*DIRECTIONS FOR THIS TASK*. Where an image appears in the data, omit it and reproduce the rest exactly.

· · · ·

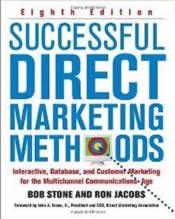 Successful-Direct-Marketing-Methods2545023d84e68b.jpg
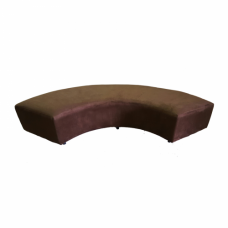 Chocolate Suede C Bench
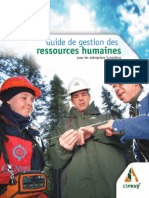 Guide Gestion RH Foresterie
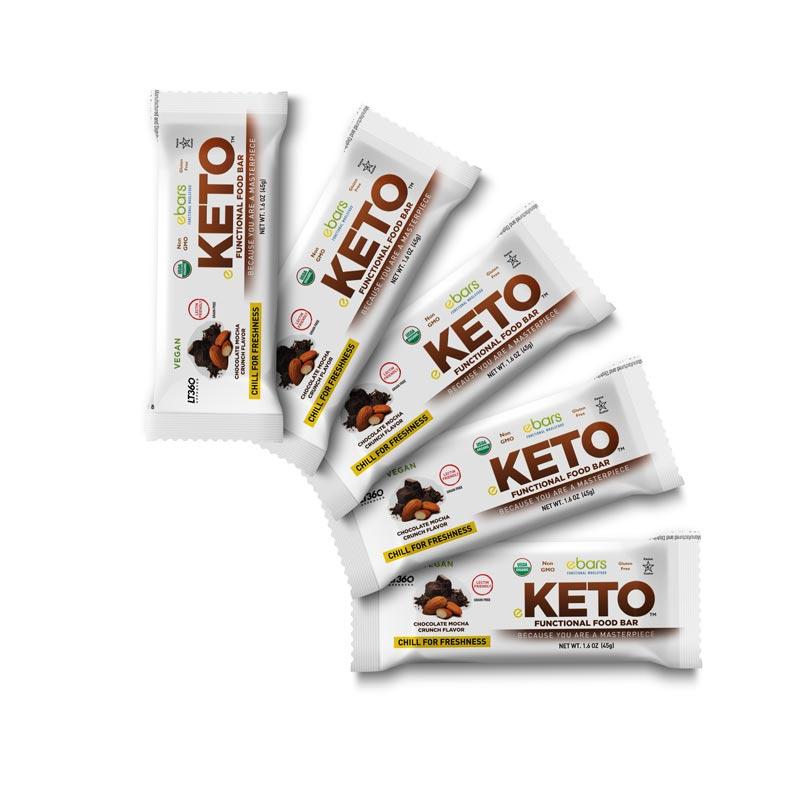 KETO Bar - 5 Pack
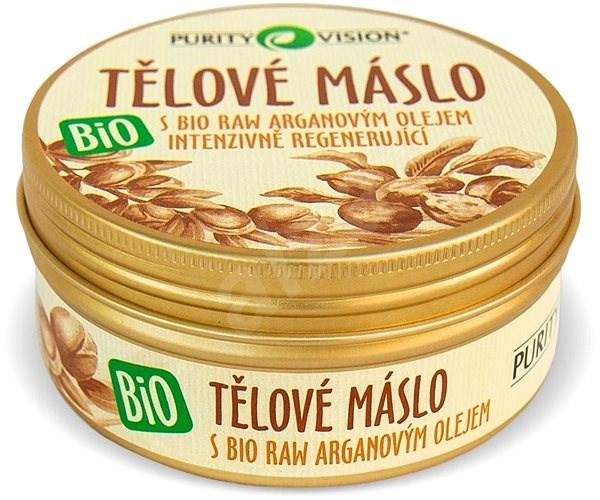 PURITY VISION Telové maslo BIO 150 ml - Telové maslo
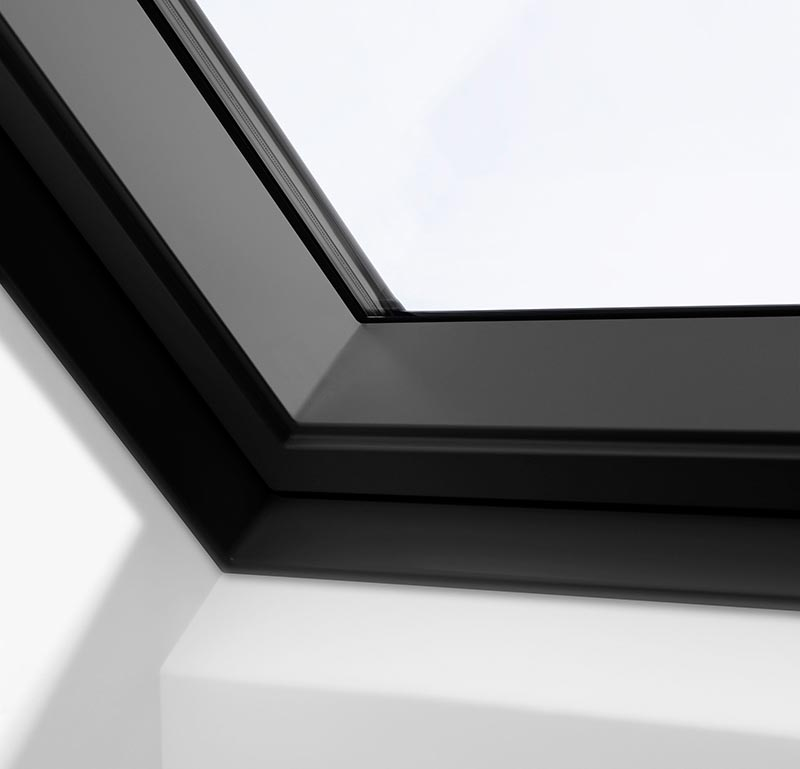 velux schwingfenster black 04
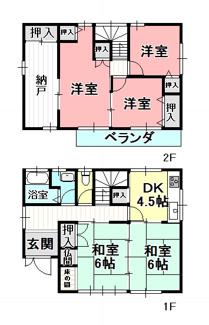 【外観】53800 岐阜市長良桜井町中古戸建て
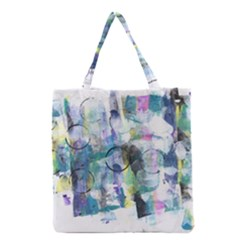 Background Color Circle Pattern Grocery Tote Bag by Onesevenart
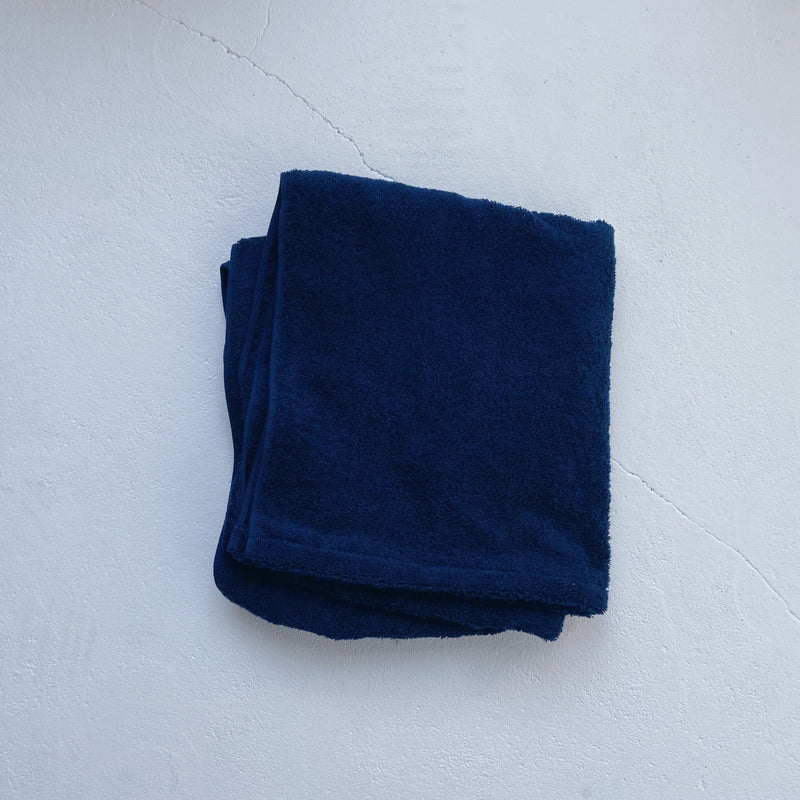 BATH TOWEL - darknight indigo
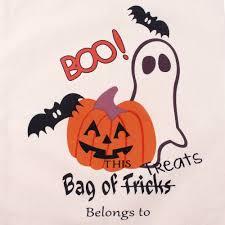 pumpkin trick or treat bag halloween decorations and i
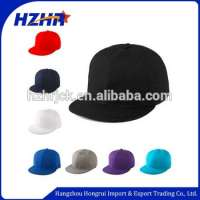 Hip hop Plain blank snapback baseball cap Manufacturer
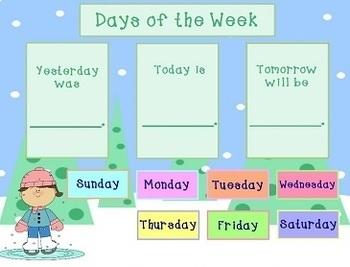 January 2019 Activboard Morning Calendar Activities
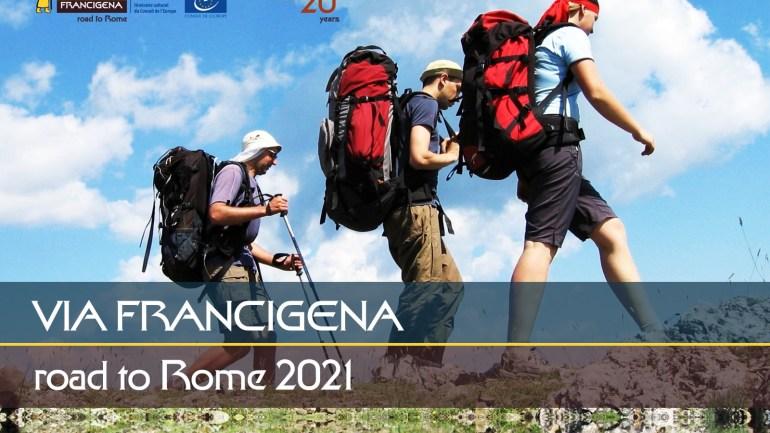 """""""Via Francigena. Road to Rome 2021"""": Fondi tra le tappe di riferimento del progetto"""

· · · ·

*YOUR RESPONSE*.
 Successful-Direct-Marketing-Methods2545023d84e68b.jpg
 Chocolate Suede C Bench
 Guide Gestion RH Foresterie
 KETO Bar - 5 Pack
 PURITY VISION Telové maslo BIO 150 ml - Telové maslo
 velux schwingfenster black 04
 【外観】53800 岐阜市長良桜井町中古戸建て
 Background Color Circle Pattern Grocery Tote Bag by Onesevenart
 BATH TOWEL - darknight indigo
 pumpkin trick or treat bag halloween decorations and i
 Hip hop Plain blank snapback baseball cap Manufacturer
 January 2019 Activboard Morning Calendar Activities
 """""""Via Francigena. Road to Rome 2021"""": Fondi tra le tappe di riferimento del progetto"""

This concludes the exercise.